Hickey agreed and then rapidly realized how chaotic the whole project actually was. “Paddy wanted people speaking on gaming and PHP and mobile, and I was meant to run all of this and I had no idea about any of these things,” Hickey says. “But I did convince a lot of media to come to Dublin. There was one point where I turned to Paddy and said we are going to fuck up on a major scale in front of the world’s media and they will all be there going, ‘What the fuck happened? How did we get here? This is the worst event ever!’ We would be embarrassed forever more.”
But somehow the first F.ounders came together and immediately garnered rave reviews. The design of the conference program was also somewhat unconventional. “I’d never really been to a corporate conference. I went to music festivals, ” explains Cosgrave. “I thought that people really connected with each other and did business deals over a pint or a coffee.”
This led to minimal conference sessions and lots of socializing. This year the formal program included many small group discussions on subjects from robotics to work-life balance, hosted by the founders themselves. It seems to work. Matt Mickiewiecz, cofounder of 99Designs, told me that he met his new business partner at F.ounders 2011. It is rumoured that Uber’s $32 million funding deal went down at the event last year.

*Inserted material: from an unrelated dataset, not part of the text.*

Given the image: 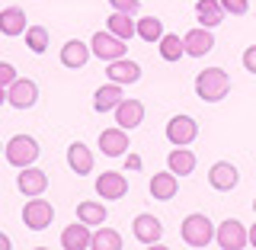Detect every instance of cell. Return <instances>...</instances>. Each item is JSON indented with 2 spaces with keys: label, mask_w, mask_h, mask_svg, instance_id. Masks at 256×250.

But F.ounders is less about doing immediate business than about human beings — who happen to create companies — building relationships and having fun together. Most tech conferences have an asymmetry between the speakers, investors, journalists, and everyone else. Founders constantly have to perform. In Dublin, they can relax a bit in the company of their peers. As one founder told me, “No offense, but I would really prefer if you [as a journalist] weren’t here.”
The format encourages serendipity. Anna Scally bumped into Moshi Monsters maker Michael Acton Smith, who gave her a rare “Mr. Moshi” card for her 6-year-old-daughter Eva. The astonished Eva wrapped the card in cling-film to protect it before bringing it to school the next day. Engineyard‘s Eamon Leonard bought a Sunbeam Rapier on the street at 2 a.m. because it was the car his dad sold when he was born to help fund his new family. Everplaces CEO Tine Thygesen found herself chatting to Pinterest founder Paul Sciarra during the pub crawl. When she finally asked for his business card, he looked at her and said, “But can’t we just hang out?” At F.ounders, they probably can.